Internal API changes visible to kernel developers include:
- The generic IRQ layer
has been merged. The SA_* flags to request_irq()
have been renamed; the new prefix is IRQF_. A long series of patches
has converted in-tree drivers over to the new names; The old names
are scheduled for removal in January, 2007.
- 64-bit resources are now
supported. This change affects a number of users of the resource
management API.
- The kernel lock
validator has gone in, along with a number of fixes for potential
deadlocks found by the validator.
- At long last, the devfs subsystem has been removed.
- An API and support for
the Intel I/OAT DMA engine.
- The skb_linearize() function has been reworked, and no longer
has a GFP flags argument. There is also a new
skb_linearize_cow() function which ensures that the resulting
SKB is writable.
- Network drivers should no longer manipulate the xmit_lock
spinlock in the net_device structure; instead, the following
new functions should be used:
int netif_tx_lock(struct net_device *dev);
int netif_tx_lock_bh(struct net_device *dev);
void netif_tx_unlock(struct net_device *dev);
void netif_tx_unlock_bh(struct net_device *dev);
int netif_tx_trylock(struct net_device *dev);
- The long-deprecated inter_module API has finally been removed
altogether.
- A new kernel API providing access to the "inotify" functionality has
been added.
- The old scsi_request infrastructure has been removed, since
there are no longer any in-tree drivers which use it.
- The include file <linux/usb_input.h> is now
<linux/usb/input.h>.
- The VFS get_sb() filesystem method has a new prototype:
int (*get_sb)(struct file_system_type fstype, int flags,
const char *dev_name, void *data,
struct vfsmount *mnt);
The mnt parameter is new; it allows the filesystem to receive
a pointer to the target mount point structure. The mount point should
be associated with the superblock in the get_sb() method with
a call to:
int simple_set_mnt(struct vfsmount *mnt, struct super_block *sb);
The return value of get_sb() has also been changed to
an int error status. The various get_sb_*()
convenience functions have had the same changes applied. The purpose
of all this work is to allow NFS to share superblocks across mount
points.
- The statfs() superblock operation has a new prototype:
int (*statfs)(struct dentry *dentry, struct kstatfs *stats);
The old struct super_block pointer is now a dentry
pointer instead.
- Some functions have been added to make it easy for kernel code to
allocate a buffer with vmalloc() and map it into user space.
They are:
void *vmalloc_user(unsigned long size);
void *vmalloc_32_user(unsigned long size);
int remap_vmalloc_range(struct vm_area_struct *vma, void *addr,
unsigned long pgoff);
The first two functions are a form of vmalloc() which obtain
memory intended to be mapped into user space; among other things, they
zero the entire range to avoid leaking data.

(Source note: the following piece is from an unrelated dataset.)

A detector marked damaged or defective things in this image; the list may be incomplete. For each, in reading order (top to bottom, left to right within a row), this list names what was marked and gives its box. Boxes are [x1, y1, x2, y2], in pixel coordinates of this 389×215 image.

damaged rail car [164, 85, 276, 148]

vmalloc_32_user() allocates low memory only. A call to
remap_vmalloc_range() will complete the job; it will refuse,
however, to remap memory which has not been allocated with one of the
two functions above.
- The read-copy-update API is now accessible only to GPL-licensed
modules. The deprecated function synchronize_kernel() has
also been removed.
- There is a new strstrip() library function which removes
leading and trailing white space from a string.

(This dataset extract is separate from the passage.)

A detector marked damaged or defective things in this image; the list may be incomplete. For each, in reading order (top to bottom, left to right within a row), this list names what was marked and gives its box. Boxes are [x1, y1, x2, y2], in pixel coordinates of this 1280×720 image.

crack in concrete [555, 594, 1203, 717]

- A new WARN_ON_ONCE macro will test a condition and complain
if that condition evaluates true - but only once per boot.
- A number of crypto API changes have been merged, the biggest being a
change to most algorithm-specific functions to take a pointer to the
crypto_tfm structure, rather than the old "context" pointer.
This change was necessary to support parameterized algorithms.
- There is a new make target "headers_install". Its purpose is
to install a set of kernel headers useful for libraries and user-space
tools. A limited set of headers is installed, and those headers are
sanitized on their way to the destination directory. It is hoped that
distributors will use this mechanism to set up kernel headers for
inclusion from user space in the future.
As of this writing, the 2.6.18 merge window has closed, so there probably
will not be a whole lot of additions to the above list.